PROVIDED TEXT:
- Opening Delimiter -
Cockpit Smoke

An event involving a partial engine failure and thick smoke in the cockpit has a favorable outcome, thanks to excellent crew coordination and training.


This was an otherwise-routine, night VFR mission, and a proficiency flight for the SIC, who was serving as pilot at the controls (PAC). At 2345 local time and after approximately three hours on station at 24,000 feet msl about 20 miles east of the airfield, the PIC, in the right seat and the pilot not flying (PNF), saw a two-to-three-foot-high vertical wall of thick gray smoke enter the cockpit between his right shoulder and the right cockpit window. The entire cockpit was engulfed in this smoke after approximately five to eight seconds. Neither pilot could see any visible reference outside or inside the cockpit. None of the flight instruments or navigation devices were visible.

The crewman in the rear of the cabin was standing at the time, adjusting some equipment, and noticed the smoke exiting the cockpit and beginning to fill the cabin. Upon seeing the smoke, he returned to his seat and donned his oxygen breathing system.


The first actions of the pilots were to don oxygen masks and locate their smoke goggles. After a few seconds, the PIC/PNF noticed the smoke was not burning his eyes and announced this to the crew. The PIC elected to not use the smoke goggles. After approximately 10-15 seconds, with the smoke continuing to obstruct all visibility, the PIC/PNF felt for and found the left and right bleed air valves and moved them to the “Environmental Off” position. After 15 more seconds, the smoke cleared enough that the cockpit instrument lights and lower console were partially visible.

The PIC/PNF directed the SIC to enter a course in the flight management system (FMS) direct to their home airfield’s initial approach fix (IAF). As the SIC accomplished this task, the aircraft began a shallow right turn toward the fix approximately 10 miles away. Concurrently, the PIC contacted approach control and declared an emergency, stating there was smoke and fumes in the cockpit along with the number of souls and fuel aboard the aircraft. He informed the controller the aircraft was descending from FL240 to 12,500 feet, and would proceed directly to the IAF for the ILS approach.
- Closing Delimiter -
REQUIREMENT:
Reproduce the cockpit smoke account word for word from "The crewman in" up to and including "oxygen breathing system.". Rely only on the cockpit smoke account above.

EXTRACTED INFORMATION:
- Opening Delimiter -
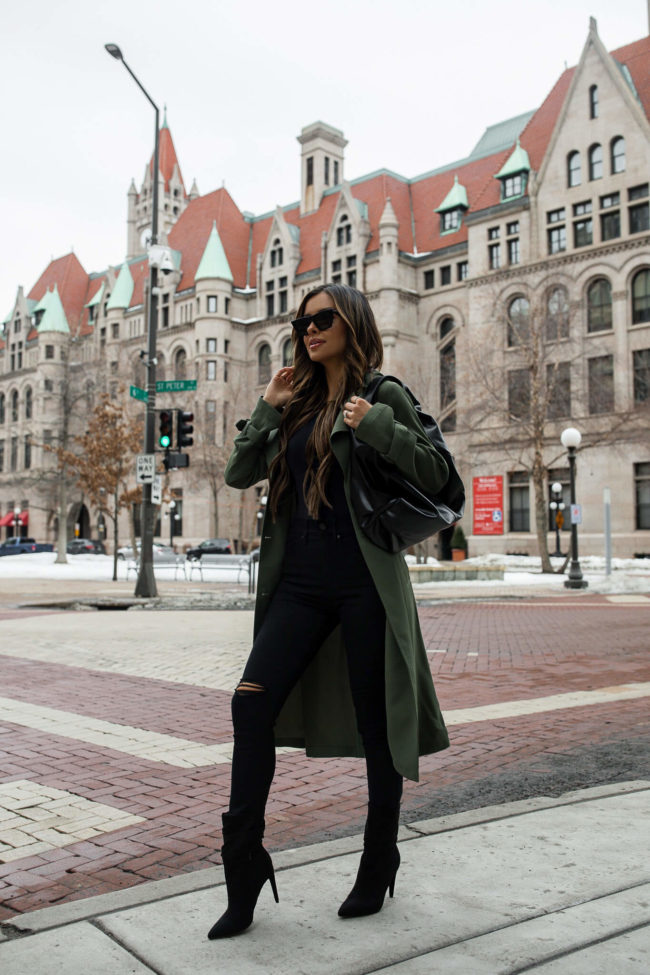 mia mia mine wearing an olive trench coat from express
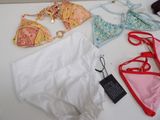 a lot of underwear and a pair of shoes on a table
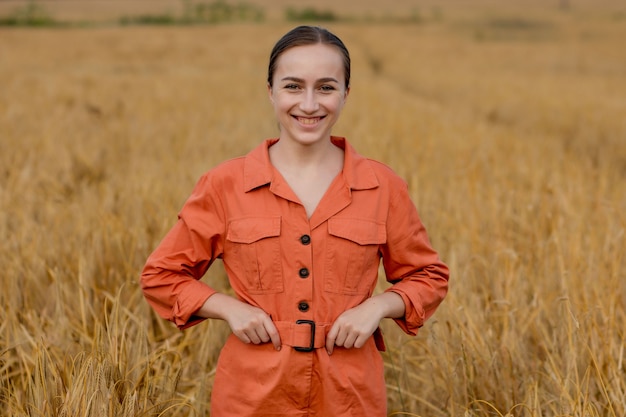 Portrait Agronomist farmer with digital tablet computer in wheat field.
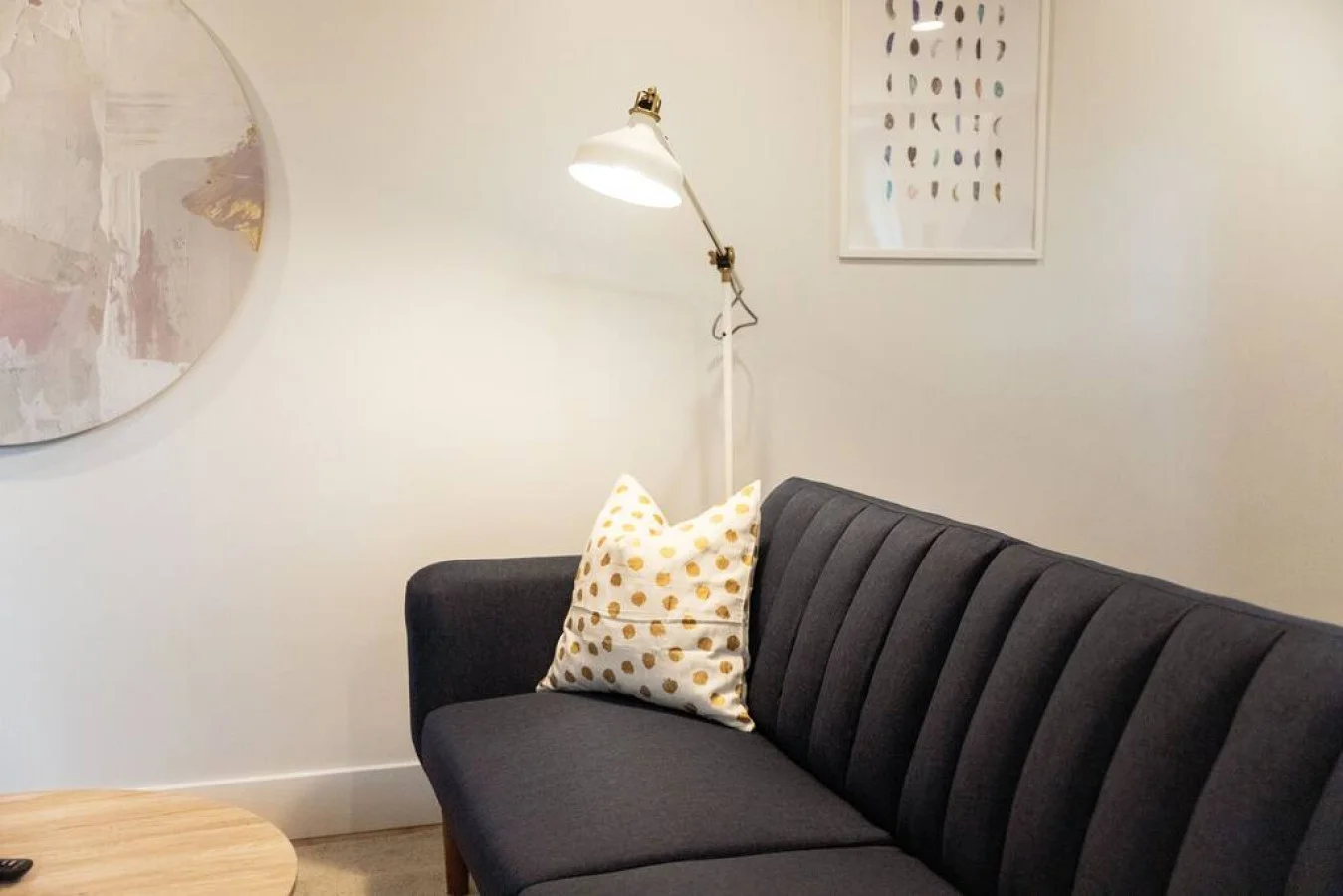 The living room’s cozy vibe makes it the perfect spot to relax, with ample seating and a warm ambiance.
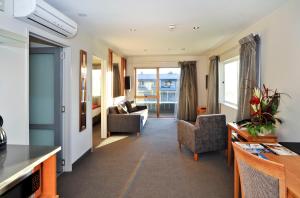 罗托鲁瓦围邑湖滨spa度假酒店的客厅配有两把椅子和一张沙发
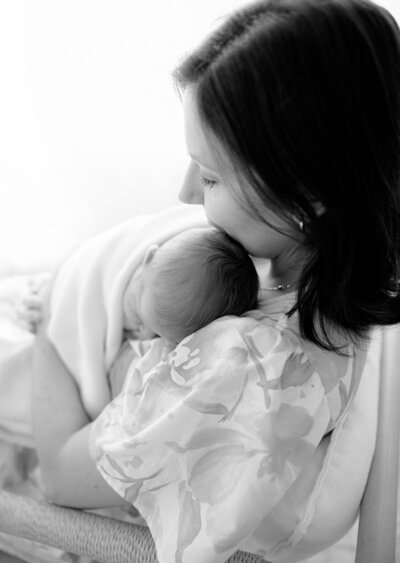 new mom wearing floral dress holds newborn baby during boston, MA newborn photo session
- Closing Delimiter -
FINISHED TASK:
The crewman in the rear of the cabin was standing at the time, adjusting some equipment, and noticed the smoke exiting the cockpit and beginning to fill the cabin. Upon seeing the smoke, he returned to his seat and donned his oxygen breathing system.